> [Problem to work on] Every line of the material must be reproduced exactly.

> [Extracted records]
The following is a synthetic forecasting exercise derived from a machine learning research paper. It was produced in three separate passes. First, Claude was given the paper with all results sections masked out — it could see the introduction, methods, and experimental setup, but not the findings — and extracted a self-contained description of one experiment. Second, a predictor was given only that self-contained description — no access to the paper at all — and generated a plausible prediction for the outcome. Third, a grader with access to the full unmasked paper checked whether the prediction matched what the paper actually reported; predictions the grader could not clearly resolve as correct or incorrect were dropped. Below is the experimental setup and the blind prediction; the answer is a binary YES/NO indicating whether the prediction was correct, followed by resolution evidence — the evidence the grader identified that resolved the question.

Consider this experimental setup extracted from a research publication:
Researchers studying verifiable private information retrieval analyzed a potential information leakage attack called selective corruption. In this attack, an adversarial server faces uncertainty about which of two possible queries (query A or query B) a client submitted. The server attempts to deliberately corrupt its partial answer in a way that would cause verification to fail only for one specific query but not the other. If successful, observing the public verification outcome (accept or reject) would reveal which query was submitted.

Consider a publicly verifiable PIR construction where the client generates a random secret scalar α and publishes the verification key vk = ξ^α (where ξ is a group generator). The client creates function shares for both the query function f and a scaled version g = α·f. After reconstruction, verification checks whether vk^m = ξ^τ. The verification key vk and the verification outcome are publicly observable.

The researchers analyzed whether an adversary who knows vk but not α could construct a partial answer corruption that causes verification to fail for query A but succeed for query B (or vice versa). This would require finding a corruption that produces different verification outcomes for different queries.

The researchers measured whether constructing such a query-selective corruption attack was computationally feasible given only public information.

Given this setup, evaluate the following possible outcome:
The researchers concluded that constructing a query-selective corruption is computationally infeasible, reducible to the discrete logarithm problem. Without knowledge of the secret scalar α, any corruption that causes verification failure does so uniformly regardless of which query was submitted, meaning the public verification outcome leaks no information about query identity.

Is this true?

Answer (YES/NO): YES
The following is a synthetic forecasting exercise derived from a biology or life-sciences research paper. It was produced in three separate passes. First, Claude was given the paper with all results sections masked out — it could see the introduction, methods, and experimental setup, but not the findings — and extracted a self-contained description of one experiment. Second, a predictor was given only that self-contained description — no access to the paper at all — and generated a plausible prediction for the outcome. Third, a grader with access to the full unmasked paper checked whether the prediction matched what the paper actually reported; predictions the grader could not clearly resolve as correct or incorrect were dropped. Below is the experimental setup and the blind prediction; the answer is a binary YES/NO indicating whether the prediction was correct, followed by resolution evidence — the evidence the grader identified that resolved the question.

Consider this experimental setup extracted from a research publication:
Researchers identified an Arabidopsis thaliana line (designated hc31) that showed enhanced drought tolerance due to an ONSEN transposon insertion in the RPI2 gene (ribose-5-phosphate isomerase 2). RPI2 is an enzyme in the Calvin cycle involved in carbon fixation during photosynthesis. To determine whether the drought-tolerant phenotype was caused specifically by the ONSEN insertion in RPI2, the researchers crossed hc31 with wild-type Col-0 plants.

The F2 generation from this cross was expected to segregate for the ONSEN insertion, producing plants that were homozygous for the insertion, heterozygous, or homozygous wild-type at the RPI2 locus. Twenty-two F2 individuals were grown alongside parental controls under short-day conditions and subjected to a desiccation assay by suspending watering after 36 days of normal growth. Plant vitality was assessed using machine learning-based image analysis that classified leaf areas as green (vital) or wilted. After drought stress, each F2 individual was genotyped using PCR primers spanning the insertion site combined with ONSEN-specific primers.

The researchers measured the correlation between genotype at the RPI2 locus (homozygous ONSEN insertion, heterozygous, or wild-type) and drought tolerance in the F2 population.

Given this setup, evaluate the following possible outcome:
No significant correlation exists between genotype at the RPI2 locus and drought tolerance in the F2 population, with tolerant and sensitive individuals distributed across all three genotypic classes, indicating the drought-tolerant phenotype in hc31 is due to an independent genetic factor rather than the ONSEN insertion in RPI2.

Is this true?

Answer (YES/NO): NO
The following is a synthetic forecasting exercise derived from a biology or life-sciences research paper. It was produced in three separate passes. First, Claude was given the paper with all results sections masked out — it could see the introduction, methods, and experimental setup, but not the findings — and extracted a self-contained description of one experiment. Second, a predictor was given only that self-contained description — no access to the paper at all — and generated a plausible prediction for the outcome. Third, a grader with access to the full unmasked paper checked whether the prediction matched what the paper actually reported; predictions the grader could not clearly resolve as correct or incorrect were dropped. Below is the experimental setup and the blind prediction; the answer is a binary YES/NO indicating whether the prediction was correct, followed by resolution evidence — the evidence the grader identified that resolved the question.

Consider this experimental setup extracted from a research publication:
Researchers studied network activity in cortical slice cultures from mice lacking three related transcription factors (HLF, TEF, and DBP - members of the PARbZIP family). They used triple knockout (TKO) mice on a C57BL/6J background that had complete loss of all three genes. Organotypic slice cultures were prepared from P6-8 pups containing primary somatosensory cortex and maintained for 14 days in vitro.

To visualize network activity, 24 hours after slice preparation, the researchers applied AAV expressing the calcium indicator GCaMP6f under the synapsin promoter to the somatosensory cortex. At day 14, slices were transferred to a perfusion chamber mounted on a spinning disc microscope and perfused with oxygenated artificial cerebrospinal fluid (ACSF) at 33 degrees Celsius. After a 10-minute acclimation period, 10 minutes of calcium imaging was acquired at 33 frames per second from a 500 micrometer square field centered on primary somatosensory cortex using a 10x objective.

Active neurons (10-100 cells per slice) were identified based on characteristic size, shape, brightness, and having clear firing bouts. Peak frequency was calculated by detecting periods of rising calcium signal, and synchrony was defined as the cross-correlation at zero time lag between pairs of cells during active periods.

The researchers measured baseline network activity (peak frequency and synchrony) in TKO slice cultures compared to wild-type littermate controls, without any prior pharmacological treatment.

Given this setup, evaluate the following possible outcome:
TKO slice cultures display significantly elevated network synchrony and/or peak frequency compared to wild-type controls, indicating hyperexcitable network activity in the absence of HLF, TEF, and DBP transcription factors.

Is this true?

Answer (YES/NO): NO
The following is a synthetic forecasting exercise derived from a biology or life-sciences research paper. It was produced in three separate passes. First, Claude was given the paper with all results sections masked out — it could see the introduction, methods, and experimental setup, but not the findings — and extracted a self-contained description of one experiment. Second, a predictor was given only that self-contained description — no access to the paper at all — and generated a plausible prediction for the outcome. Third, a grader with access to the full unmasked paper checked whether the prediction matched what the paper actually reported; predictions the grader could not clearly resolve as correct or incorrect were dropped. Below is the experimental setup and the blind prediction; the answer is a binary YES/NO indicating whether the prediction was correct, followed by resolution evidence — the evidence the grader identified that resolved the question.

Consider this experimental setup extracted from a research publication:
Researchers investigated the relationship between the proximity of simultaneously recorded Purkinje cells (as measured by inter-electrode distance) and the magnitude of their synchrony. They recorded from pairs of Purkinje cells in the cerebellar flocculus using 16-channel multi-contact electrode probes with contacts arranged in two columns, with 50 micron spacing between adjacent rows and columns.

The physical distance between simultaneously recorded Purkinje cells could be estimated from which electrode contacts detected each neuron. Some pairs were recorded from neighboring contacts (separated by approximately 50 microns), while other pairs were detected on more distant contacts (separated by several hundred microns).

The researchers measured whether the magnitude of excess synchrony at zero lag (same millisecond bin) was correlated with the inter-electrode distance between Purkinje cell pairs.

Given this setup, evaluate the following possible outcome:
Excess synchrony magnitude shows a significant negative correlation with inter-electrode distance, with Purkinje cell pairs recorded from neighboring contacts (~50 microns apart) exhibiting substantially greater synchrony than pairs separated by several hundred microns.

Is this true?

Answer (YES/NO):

> [Task response]
The following is a synthetic forecasting exercise derived from a machine learning research paper. It was produced in three separate passes. First, Claude was given the paper with all results sections masked out — it could see the introduction, methods, and experimental setup, but not the findings — and extracted a self-contained description of one experiment. Second, a predictor was given only that self-contained description — no access to the paper at all — and generated a plausible prediction for the outcome. Third, a grader with access to the full unmasked paper checked whether the prediction matched what the paper actually reported; predictions the grader could not clearly resolve as correct or incorrect were dropped. Below is the experimental setup and the blind prediction; the answer is a binary YES/NO indicating whether the prediction was correct, followed by resolution evidence — the evidence the grader identified that resolved the question.

Consider this experimental setup extracted from a research publication:
Researchers studying verifiable private information retrieval analyzed a potential information leakage attack called selective corruption. In this attack, an adversarial server faces uncertainty about which of two possible queries (query A or query B) a client submitted. The server attempts to deliberately corrupt its partial answer in a way that would cause verification to fail only for one specific query but not the other. If successful, observing the public verification outcome (accept or reject) would reveal which query was submitted.

Consider a publicly verifiable PIR construction where the client generates a random secret scalar α and publishes the verification key vk = ξ^α (where ξ is a group generator). The client creates function shares for both the query function f and a scaled version g = α·f. After reconstruction, verification checks whether vk^m = ξ^τ. The verification key vk and the verification outcome are publicly observable.

The researchers analyzed whether an adversary who knows vk but not α could construct a partial answer corruption that causes verification to fail for query A but succeed for query B (or vice versa). This would require finding a corruption that produces different verification outcomes for different queries.

The researchers measured whether constructing such a query-selective corruption attack was computationally feasible given only public information.

Given this setup, evaluate the following possible outcome:
The researchers concluded that constructing a query-selective corruption is computationally infeasible, reducible to the discrete logarithm problem. Without knowledge of the secret scalar α, any corruption that causes verification failure does so uniformly regardless of which query was submitted, meaning the public verification outcome leaks no information about query identity.

Is this true?

Answer (YES/NO): YES
The following is a synthetic forecasting exercise derived from a biology or life-sciences research paper. It was produced in three separate passes. First, Claude was given the paper with all results sections masked out — it could see the introduction, methods, and experimental setup, but not the findings — and extracted a self-contained description of one experiment. Second, a predictor was given only that self-contained description — no access to the paper at all — and generated a plausible prediction for the outcome. Third, a grader with access to the full unmasked paper checked whether the prediction matched what the paper actually reported; predictions the grader could not clearly resolve as correct or incorrect were dropped. Below is the experimental setup and the blind prediction; the answer is a binary YES/NO indicating whether the prediction was correct, followed by resolution evidence — the evidence the grader identified that resolved the question.

Consider this experimental setup extracted from a research publication:
Researchers identified an Arabidopsis thaliana line (designated hc31) that showed enhanced drought tolerance due to an ONSEN transposon insertion in the RPI2 gene (ribose-5-phosphate isomerase 2). RPI2 is an enzyme in the Calvin cycle involved in carbon fixation during photosynthesis. To determine whether the drought-tolerant phenotype was caused specifically by the ONSEN insertion in RPI2, the researchers crossed hc31 with wild-type Col-0 plants.

The F2 generation from this cross was expected to segregate for the ONSEN insertion, producing plants that were homozygous for the insertion, heterozygous, or homozygous wild-type at the RPI2 locus. Twenty-two F2 individuals were grown alongside parental controls under short-day conditions and subjected to a desiccation assay by suspending watering after 36 days of normal growth. Plant vitality was assessed using machine learning-based image analysis that classified leaf areas as green (vital) or wilted. After drought stress, each F2 individual was genotyped using PCR primers spanning the insertion site combined with ONSEN-specific primers.

The researchers measured the correlation between genotype at the RPI2 locus (homozygous ONSEN insertion, heterozygous, or wild-type) and drought tolerance in the F2 population.

Given this setup, evaluate the following possible outcome:
No significant correlation exists between genotype at the RPI2 locus and drought tolerance in the F2 population, with tolerant and sensitive individuals distributed across all three genotypic classes, indicating the drought-tolerant phenotype in hc31 is due to an independent genetic factor rather than the ONSEN insertion in RPI2.

Is this true?

Answer (YES/NO): NO
The following is a synthetic forecasting exercise derived from a biology or life-sciences research paper. It was produced in three separate passes. First, Claude was given the paper with all results sections masked out — it could see the introduction, methods, and experimental setup, but not the findings — and extracted a self-contained description of one experiment. Second, a predictor was given only that self-contained description — no access to the paper at all — and generated a plausible prediction for the outcome. Third, a grader with access to the full unmasked paper checked whether the prediction matched what the paper actually reported; predictions the grader could not clearly resolve as correct or incorrect were dropped. Below is the experimental setup and the blind prediction; the answer is a binary YES/NO indicating whether the prediction was correct, followed by resolution evidence — the evidence the grader identified that resolved the question.

Consider this experimental setup extracted from a research publication:
Researchers studied network activity in cortical slice cultures from mice lacking three related transcription factors (HLF, TEF, and DBP - members of the PARbZIP family). They used triple knockout (TKO) mice on a C57BL/6J background that had complete loss of all three genes. Organotypic slice cultures were prepared from P6-8 pups containing primary somatosensory cortex and maintained for 14 days in vitro.

To visualize network activity, 24 hours after slice preparation, the researchers applied AAV expressing the calcium indicator GCaMP6f under the synapsin promoter to the somatosensory cortex. At day 14, slices were transferred to a perfusion chamber mounted on a spinning disc microscope and perfused with oxygenated artificial cerebrospinal fluid (ACSF) at 33 degrees Celsius. After a 10-minute acclimation period, 10 minutes of calcium imaging was acquired at 33 frames per second from a 500 micrometer square field centered on primary somatosensory cortex using a 10x objective.

Active neurons (10-100 cells per slice) were identified based on characteristic size, shape, brightness, and having clear firing bouts. Peak frequency was calculated by detecting periods of rising calcium signal, and synchrony was defined as the cross-correlation at zero time lag between pairs of cells during active periods.

The researchers measured baseline network activity (peak frequency and synchrony) in TKO slice cultures compared to wild-type littermate controls, without any prior pharmacological treatment.

Given this setup, evaluate the following possible outcome:
TKO slice cultures display significantly elevated network synchrony and/or peak frequency compared to wild-type controls, indicating hyperexcitable network activity in the absence of HLF, TEF, and DBP transcription factors.

Is this true?

Answer (YES/NO): NO
The following is a synthetic forecasting exercise derived from a biology or life-sciences research paper. It was produced in three separate passes. First, Claude was given the paper with all results sections masked out — it could see the introduction, methods, and experimental setup, but not the findings — and extracted a self-contained description of one experiment. Second, a predictor was given only that self-contained description — no access to the paper at all — and generated a plausible prediction for the outcome. Third, a grader with access to the full unmasked paper checked whether the prediction matched what the paper actually reported; predictions the grader could not clearly resolve as correct or incorrect were dropped. Below is the experimental setup and the blind prediction; the answer is a binary YES/NO indicating whether the prediction was correct, followed by resolution evidence — the evidence the grader identified that resolved the question.

Consider this experimental setup extracted from a research publication:
Researchers investigated the relationship between the proximity of simultaneously recorded Purkinje cells (as measured by inter-electrode distance) and the magnitude of their synchrony. They recorded from pairs of Purkinje cells in the cerebellar flocculus using 16-channel multi-contact electrode probes with contacts arranged in two columns, with 50 micron spacing between adjacent rows and columns.

The physical distance between simultaneously recorded Purkinje cells could be estimated from which electrode contacts detected each neuron. Some pairs were recorded from neighboring contacts (separated by approximately 50 microns), while other pairs were detected on more distant contacts (separated by several hundred microns).

The researchers measured whether the magnitude of excess synchrony at zero lag (same millisecond bin) was correlated with the inter-electrode distance between Purkinje cell pairs.

Given this setup, evaluate the following possible outcome:
Excess synchrony magnitude shows a significant negative correlation with inter-electrode distance, with Purkinje cell pairs recorded from neighboring contacts (~50 microns apart) exhibiting substantially greater synchrony than pairs separated by several hundred microns.

Is this true?

Answer (YES/NO):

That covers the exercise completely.